Post-comps bliss...

Jun 02, 2011 01:21

So it's that sweet spot after the first year where you've finished your comp exams but before I get started on my busy summer plans. I've gone to amusement parks, bbqs, movies, and spent a lot of time sleeping.

My first year of graduate school was...interesting and difficult in many ways. I've learned more than I realized, but the entire year is designed to make you realize just how much you have learned through our comprehensive exams.

Anthropology, in the US at least, traditionally has four sub-fields; biological anthropology (Bones, monkeys, and dna), linguistic anthropology (which is like linguistics, but totally different), archaeology (more bones, pot shards, and material theory), and cultural (my subfield which is completely amorphous but is traditionally what you'd think of when you think of ethnography). During your first year here, you have to take core classes in each discipline with the rest of your cohort which could be made up of people from all different subfields. It's very much an exercise in teambuilding. And then at the end of the year, you take two days of tests on any of the previous eight months of classes which means weeks of marathon studying which culminates in a frenzy of cramming.

And then we get to jump in the fountain in front of the Penn Museum (which everyone should visit, by the way. It's lovely.) Here is the proof that I am now a second year.

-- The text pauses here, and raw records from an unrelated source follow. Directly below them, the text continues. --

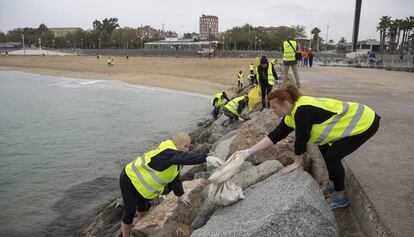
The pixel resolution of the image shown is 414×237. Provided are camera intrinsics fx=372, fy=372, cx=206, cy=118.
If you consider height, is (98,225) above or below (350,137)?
below

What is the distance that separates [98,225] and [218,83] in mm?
22649

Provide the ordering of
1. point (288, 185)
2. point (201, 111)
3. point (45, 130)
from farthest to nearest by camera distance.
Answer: point (201, 111) < point (45, 130) < point (288, 185)

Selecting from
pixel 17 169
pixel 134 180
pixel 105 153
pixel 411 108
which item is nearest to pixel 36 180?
pixel 17 169

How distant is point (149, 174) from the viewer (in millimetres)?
4309

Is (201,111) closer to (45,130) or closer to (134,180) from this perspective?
(45,130)

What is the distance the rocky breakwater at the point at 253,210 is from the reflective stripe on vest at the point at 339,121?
487 mm

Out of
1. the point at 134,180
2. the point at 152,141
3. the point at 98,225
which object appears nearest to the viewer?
the point at 134,180

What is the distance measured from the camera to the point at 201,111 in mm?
18406

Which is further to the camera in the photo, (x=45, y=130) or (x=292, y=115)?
(x=45, y=130)

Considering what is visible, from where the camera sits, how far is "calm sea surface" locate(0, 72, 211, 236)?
24.0ft

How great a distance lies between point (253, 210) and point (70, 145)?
33.7ft

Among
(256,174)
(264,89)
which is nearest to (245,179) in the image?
(256,174)

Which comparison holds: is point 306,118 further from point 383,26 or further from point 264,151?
point 383,26

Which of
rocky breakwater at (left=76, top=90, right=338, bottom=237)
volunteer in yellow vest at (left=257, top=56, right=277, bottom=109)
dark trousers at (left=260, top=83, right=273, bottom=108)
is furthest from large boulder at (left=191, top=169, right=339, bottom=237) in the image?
dark trousers at (left=260, top=83, right=273, bottom=108)
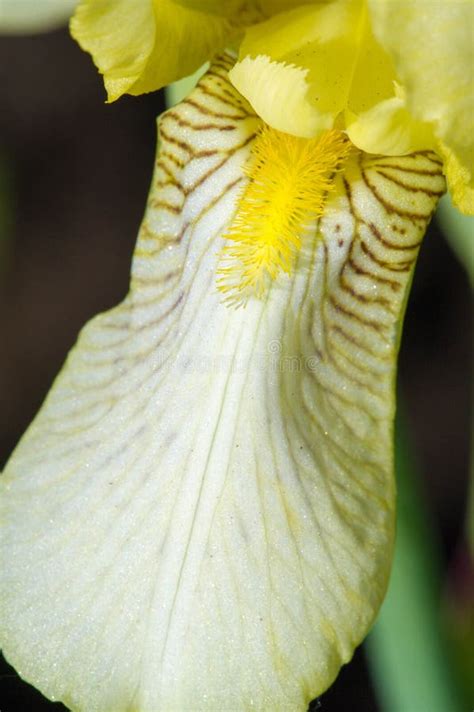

This is the fountain. It is pretty and much deeper than you would think.



This is (most of) my lovely cohort except Bea. They are all wonderful people and I'm glad to have met them. Also, this is our student lounge. For an Ivy league school, it is pretty much the dankest student lounge I've been in. The furniture and decor is straight out of 1971, which is when the wing opened. Still, it's nice to have a room somewhere in the building. Since we're far removed from main campus.



This is all of us jumping into the fountain.



It was something like 94 degrees and 80% humidity on that day, so we stayed in the water as long as we could. It was cool and wonderful. And a fantastic reminder that we'd made it through what was so difficult a year.



This time next week I will be back in Anchorage for a bit, then to DC for a museum anthropology workshop, then hopefully Germany for a biotechnology and ethics workshop, then to Ketchikan, and then back home to Philly for T.A. training. It's going to go by sooooo fast.